= Robert Rounseville =

American opera singer (1914–1974)

Robert Rounseville (25 March 1914 – 6 August 1974) was an American actor and tenor, who appeared in opera, operetta, Broadway musicals, and motion pictures.

==Career==

Rounseville was born in Attleboro, Massachusetts. He made his Broadway debut in a small role in the Richard Rodgers and Lorenz Hart musical Babes in Arms, then appeared in other musicals in the chorus. Between 1943 and 1945, Rounseville was billed as Robert Field, using his middle name as a surname. He again played small roles on Broadway, in a revival of The Merry Widow and in Up in Central Park. Rounseville appeared several times on television, as well as in two films.

In 1949, he was a soloist with the Naumburg Orchestral Concerts, in the Naumburg Bandshell, Central Park, in the summer series.

Yet, he is perhaps best known to opera buffs for starring in the role of Hoffmann in Michael Powell and Emeric Pressburger's film of Jacques Offenbach's The Tales of Hoffmann (1951), the first color film of an opera to use genuinely cinematic techniques (as opposed to filming a performance on stage). That same year, he was also the first Tom Rakewell, in the world premiere of Igor Stravinsky's opera The Rake's Progress, at La Fenice; his co-stars were Elisabeth Schwarzkopf and Jennie Tourel. In October 1951 he portrayed Channon in the world premiere of David Tamkin's The Dybbuk at the New York City Opera with Patricia Neway portraying his love interest.

In 1956, Rounseville played both his best-remembered screen role and one of his most memorable stage roles. In the film Carousel, an adaptation of the Rodgers and Hammerstein stage musical, he portrayed the snobbish fisherman Mr. Snow, opposite Barbara Ruick as Carrie Pipperidge. In December of that year, he opened on Broadway in the original production of Leonard Bernstein's Candide, playing the title role opposite Barbara Cook as Cunegonde.

In 1960, he appeared in the role of Nanki-Poo in a "Bell Telephone Hour" television abridgement of Gilbert and Sullivan's opera The Mikado, starring Groucho Marx as Ko-Ko, the executioner.

He was also an occasional guest star on the TV version of the musical series "The Voice of Firestone".

On television's NBC Opera Theatre, he sang the role of Don José in an English-language version of Carmen (1953) and the Chevalier de la Force in the first American television production (also in English) of Dialogues of the Carmelites (1957). Soprano Leontyne Price made an early television appearance in the latter work.

In 1969, he starred on National Educational Television in the American premiere of Leoš Janáček's last opera From the House of the Dead, based on Fyodor Dostoyevsky's novel.

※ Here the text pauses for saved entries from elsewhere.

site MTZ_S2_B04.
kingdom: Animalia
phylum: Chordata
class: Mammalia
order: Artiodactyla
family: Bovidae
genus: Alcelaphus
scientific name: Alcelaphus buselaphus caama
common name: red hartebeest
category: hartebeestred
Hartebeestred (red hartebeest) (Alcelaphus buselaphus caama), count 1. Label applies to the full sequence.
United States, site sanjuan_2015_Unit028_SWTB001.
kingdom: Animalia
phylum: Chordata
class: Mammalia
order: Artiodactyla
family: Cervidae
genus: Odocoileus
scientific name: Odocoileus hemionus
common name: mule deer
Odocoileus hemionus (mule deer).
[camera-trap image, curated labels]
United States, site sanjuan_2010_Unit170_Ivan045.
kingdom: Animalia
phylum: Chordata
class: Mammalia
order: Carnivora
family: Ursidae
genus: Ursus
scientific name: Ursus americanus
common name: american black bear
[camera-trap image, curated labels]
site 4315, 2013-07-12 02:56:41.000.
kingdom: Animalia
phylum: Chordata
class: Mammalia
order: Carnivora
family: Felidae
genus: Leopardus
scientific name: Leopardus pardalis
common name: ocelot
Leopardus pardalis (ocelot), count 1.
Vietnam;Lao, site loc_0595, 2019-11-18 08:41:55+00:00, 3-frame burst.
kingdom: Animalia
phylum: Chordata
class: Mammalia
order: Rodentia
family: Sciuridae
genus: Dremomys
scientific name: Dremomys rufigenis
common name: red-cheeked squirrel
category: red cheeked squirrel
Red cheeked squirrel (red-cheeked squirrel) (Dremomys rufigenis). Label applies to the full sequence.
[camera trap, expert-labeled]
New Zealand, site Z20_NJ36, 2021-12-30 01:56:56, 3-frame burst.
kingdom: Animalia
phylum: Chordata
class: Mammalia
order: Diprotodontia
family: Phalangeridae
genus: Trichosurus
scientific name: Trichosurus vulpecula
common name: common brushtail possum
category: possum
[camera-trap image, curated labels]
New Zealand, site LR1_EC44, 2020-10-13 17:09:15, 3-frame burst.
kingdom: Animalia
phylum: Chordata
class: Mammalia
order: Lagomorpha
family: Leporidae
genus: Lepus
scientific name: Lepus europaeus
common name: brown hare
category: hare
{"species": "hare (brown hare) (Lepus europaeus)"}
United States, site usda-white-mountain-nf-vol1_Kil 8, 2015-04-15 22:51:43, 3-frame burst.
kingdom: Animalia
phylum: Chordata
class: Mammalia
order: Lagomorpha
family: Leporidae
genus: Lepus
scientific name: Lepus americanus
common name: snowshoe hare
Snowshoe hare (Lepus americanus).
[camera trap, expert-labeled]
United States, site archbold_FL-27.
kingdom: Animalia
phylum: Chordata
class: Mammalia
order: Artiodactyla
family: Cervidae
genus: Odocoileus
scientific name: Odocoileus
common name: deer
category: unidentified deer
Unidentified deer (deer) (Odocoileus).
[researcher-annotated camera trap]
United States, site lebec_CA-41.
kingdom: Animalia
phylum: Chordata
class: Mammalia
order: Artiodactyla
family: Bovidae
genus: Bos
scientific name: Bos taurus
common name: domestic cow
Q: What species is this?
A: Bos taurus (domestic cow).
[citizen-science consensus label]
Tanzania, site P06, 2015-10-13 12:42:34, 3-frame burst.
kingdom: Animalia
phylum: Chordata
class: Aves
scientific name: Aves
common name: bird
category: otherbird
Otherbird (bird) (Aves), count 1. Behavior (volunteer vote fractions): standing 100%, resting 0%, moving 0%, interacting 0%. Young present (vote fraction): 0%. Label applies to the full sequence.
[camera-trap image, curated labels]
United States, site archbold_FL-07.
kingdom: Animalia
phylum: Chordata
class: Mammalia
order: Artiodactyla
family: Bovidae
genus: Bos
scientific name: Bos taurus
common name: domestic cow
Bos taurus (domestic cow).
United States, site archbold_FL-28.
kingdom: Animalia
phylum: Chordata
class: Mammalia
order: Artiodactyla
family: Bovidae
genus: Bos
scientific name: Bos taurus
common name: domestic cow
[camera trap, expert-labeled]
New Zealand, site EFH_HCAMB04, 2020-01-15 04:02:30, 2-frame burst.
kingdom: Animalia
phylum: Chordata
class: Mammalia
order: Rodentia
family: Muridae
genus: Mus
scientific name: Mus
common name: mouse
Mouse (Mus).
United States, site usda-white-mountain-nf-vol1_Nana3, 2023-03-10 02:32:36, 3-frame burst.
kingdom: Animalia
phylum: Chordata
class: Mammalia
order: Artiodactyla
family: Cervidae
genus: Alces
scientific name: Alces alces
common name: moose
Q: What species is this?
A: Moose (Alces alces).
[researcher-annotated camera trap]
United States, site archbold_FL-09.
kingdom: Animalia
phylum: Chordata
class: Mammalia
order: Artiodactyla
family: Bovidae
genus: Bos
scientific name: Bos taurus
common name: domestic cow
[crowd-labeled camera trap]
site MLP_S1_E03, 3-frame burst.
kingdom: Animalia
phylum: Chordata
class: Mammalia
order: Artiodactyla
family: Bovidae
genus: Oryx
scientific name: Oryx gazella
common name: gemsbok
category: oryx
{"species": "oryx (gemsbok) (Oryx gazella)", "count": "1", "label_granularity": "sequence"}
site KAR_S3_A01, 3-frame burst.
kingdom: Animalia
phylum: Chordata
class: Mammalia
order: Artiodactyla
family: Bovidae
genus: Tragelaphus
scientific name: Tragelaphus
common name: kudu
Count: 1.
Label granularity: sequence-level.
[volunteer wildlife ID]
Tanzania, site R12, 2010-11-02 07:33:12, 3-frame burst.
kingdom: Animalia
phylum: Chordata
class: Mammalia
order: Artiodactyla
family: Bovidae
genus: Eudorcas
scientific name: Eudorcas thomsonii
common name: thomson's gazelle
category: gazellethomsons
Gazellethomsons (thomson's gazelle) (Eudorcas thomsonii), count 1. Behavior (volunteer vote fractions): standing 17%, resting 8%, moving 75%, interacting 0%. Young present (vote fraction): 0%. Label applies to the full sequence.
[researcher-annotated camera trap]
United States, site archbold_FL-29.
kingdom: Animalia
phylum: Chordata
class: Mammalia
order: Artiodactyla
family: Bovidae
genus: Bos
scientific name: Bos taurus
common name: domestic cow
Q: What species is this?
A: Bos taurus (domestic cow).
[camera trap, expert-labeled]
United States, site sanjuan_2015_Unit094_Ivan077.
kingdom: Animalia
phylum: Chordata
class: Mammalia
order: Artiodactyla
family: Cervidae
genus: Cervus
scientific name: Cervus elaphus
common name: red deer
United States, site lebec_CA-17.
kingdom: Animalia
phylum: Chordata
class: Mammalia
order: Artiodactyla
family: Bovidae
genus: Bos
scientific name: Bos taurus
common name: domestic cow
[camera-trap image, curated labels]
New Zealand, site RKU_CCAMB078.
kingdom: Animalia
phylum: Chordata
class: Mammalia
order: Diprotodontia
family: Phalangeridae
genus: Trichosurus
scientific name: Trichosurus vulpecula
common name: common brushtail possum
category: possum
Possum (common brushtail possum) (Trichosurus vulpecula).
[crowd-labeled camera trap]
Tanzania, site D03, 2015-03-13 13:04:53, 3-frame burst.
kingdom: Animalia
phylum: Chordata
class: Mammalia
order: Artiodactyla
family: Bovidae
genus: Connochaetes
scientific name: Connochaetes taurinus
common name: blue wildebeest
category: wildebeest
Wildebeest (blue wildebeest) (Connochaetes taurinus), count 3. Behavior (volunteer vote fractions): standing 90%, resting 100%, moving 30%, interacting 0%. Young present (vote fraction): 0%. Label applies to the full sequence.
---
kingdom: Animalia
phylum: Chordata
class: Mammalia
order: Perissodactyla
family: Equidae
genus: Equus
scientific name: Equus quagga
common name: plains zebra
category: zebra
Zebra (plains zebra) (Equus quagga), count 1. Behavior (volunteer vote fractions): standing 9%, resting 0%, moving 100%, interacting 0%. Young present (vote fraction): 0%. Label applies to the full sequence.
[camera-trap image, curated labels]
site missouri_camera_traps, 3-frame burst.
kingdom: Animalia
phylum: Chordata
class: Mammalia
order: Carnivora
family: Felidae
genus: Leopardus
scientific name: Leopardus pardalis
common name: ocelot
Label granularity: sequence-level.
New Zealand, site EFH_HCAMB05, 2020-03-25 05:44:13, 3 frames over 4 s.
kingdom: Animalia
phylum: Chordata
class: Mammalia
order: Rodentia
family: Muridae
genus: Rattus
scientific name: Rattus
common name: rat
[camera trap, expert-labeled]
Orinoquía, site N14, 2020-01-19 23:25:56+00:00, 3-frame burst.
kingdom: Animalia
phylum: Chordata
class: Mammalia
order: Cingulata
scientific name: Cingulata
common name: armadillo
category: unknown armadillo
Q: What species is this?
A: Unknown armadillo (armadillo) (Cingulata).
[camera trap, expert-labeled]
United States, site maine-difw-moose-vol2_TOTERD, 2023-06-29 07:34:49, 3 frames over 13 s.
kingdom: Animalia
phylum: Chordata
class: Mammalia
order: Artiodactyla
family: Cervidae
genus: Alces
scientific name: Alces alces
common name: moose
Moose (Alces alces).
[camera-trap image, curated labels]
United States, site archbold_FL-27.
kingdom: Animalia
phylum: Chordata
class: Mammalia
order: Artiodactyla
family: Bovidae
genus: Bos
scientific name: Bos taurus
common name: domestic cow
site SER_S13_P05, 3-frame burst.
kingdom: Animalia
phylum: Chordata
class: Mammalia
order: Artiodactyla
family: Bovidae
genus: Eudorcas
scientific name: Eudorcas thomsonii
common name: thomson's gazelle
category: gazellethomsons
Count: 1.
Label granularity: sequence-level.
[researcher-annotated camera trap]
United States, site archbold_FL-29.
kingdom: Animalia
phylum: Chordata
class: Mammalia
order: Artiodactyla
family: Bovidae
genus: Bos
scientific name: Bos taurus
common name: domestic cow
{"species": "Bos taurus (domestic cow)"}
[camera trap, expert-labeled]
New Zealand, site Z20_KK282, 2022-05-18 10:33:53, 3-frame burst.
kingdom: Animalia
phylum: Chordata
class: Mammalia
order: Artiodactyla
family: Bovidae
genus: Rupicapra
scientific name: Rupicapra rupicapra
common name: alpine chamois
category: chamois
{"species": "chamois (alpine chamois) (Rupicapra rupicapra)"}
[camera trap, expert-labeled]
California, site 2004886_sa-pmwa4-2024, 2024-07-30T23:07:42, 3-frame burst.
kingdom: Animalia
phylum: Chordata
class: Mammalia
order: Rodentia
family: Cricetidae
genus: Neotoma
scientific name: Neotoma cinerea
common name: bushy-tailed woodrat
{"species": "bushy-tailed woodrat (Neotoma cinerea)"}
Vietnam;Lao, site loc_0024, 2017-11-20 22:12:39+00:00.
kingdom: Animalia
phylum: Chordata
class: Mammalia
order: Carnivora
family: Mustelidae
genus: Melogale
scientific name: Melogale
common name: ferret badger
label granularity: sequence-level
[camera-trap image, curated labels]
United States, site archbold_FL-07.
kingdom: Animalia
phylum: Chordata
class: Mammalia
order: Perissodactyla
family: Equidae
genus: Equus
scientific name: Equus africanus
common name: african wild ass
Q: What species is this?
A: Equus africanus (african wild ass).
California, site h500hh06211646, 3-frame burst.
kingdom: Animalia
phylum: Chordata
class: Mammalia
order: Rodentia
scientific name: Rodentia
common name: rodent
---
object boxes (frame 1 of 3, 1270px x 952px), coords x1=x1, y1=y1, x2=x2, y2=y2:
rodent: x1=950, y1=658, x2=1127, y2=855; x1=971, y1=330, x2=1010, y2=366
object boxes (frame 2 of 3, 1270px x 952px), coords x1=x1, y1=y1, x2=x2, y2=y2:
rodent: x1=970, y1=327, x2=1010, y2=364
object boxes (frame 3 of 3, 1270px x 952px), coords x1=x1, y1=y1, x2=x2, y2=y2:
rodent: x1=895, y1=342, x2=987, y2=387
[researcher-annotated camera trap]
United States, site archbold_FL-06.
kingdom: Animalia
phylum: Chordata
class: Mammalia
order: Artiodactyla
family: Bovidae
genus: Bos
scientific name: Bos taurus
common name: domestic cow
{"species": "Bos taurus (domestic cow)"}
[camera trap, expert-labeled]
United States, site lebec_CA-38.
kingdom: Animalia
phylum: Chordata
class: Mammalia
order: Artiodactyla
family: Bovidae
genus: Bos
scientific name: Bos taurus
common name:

Rounseville also made a few studio cast recordings of Broadway shows. Among them was a 1952 mono LP - the most complete one made up to that time - of Sigmund Romberg's operetta The Student Prince, in which he starred with Dorothy Kirsten. It was long out of print, but has since been reissued on CD.

Most frequently, Rounseville appeared in modest revivals of operettas and musicals at the New York City Center, in shows such as Brigadoon (as Charlie Dalrymple) and Show Boat (as Gaylord Ravenal). But in 1965, he returned in a major Broadway production, when he appeared as The Padre in the original stage version of Man of La Mancha, a role he reprised in the 1972 revival at the Vivian Beaumont Theater.

During the last years of his life, Rounseville attended meetings of the NYC founding chapter of "The Sons of the Desert", where he performed for the club's members and enjoyed watching the film comedies of Laurel & Hardy. He was a lifelong friend of Florence Louise Pettitt, an opera conductor from his home town in Massachusetts.

Rounseville died suddenly in 1974. Theatre World reported that he collapsed from a heart attack while teaching a singing class in his Carnegie Hall studio.